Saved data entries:
++++++++++
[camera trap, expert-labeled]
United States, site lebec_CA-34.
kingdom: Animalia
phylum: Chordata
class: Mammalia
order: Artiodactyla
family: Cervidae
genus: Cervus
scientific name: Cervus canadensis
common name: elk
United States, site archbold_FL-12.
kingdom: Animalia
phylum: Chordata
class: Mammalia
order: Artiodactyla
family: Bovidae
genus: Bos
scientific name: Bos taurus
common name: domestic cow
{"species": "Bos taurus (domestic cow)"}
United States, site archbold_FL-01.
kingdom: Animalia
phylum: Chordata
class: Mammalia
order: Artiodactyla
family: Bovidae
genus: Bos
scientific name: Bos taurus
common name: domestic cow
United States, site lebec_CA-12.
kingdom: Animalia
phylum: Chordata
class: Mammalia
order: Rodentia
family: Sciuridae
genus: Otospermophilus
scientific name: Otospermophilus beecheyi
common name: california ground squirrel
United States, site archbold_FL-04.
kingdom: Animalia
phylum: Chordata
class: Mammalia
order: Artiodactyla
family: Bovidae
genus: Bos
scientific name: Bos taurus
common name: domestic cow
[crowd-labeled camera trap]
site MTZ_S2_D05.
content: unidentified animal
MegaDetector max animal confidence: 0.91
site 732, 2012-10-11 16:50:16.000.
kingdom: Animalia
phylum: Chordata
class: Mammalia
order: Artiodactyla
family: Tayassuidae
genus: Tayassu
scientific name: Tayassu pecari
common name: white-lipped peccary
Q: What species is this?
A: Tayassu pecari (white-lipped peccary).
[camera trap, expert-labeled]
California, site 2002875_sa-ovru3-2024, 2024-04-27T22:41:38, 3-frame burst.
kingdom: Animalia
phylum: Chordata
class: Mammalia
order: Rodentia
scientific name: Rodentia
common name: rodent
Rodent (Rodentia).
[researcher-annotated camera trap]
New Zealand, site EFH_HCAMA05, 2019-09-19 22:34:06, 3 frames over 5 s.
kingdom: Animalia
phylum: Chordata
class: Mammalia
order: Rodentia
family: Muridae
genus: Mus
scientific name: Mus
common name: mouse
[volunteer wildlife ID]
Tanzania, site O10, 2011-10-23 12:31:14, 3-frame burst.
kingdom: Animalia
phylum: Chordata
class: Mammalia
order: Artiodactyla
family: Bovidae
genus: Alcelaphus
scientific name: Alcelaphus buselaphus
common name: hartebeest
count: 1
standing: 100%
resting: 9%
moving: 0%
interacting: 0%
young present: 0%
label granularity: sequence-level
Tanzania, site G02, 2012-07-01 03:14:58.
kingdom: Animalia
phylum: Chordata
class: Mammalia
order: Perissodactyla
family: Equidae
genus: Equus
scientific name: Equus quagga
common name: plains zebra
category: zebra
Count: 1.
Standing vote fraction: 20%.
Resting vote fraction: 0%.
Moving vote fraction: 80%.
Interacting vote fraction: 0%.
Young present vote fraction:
++++++++++
▸ **Brief**
Could you write out exactly the lines above, starting at the first one and ending with the line that has "United States, site lebec_CA-12."?

▸ **Exercise output**
[camera trap, expert-labeled]
United States, site lebec_CA-34.
kingdom: Animalia
phylum: Chordata
class: Mammalia
order: Artiodactyla
family: Cervidae
genus: Cervus
scientific name: Cervus canadensis
common name: elk
United States, site archbold_FL-12.
kingdom: Animalia
phylum: Chordata
class: Mammalia
order: Artiodactyla
family: Bovidae
genus: Bos
scientific name: Bos taurus
common name: domestic cow
{"species": "Bos taurus (domestic cow)"}
United States, site archbold_FL-01.
kingdom: Animalia
phylum: Chordata
class: Mammalia
order: Artiodactyla
family: Bovidae
genus: Bos
scientific name: Bos taurus
common name: domestic cow
United States, site lebec_CA-12.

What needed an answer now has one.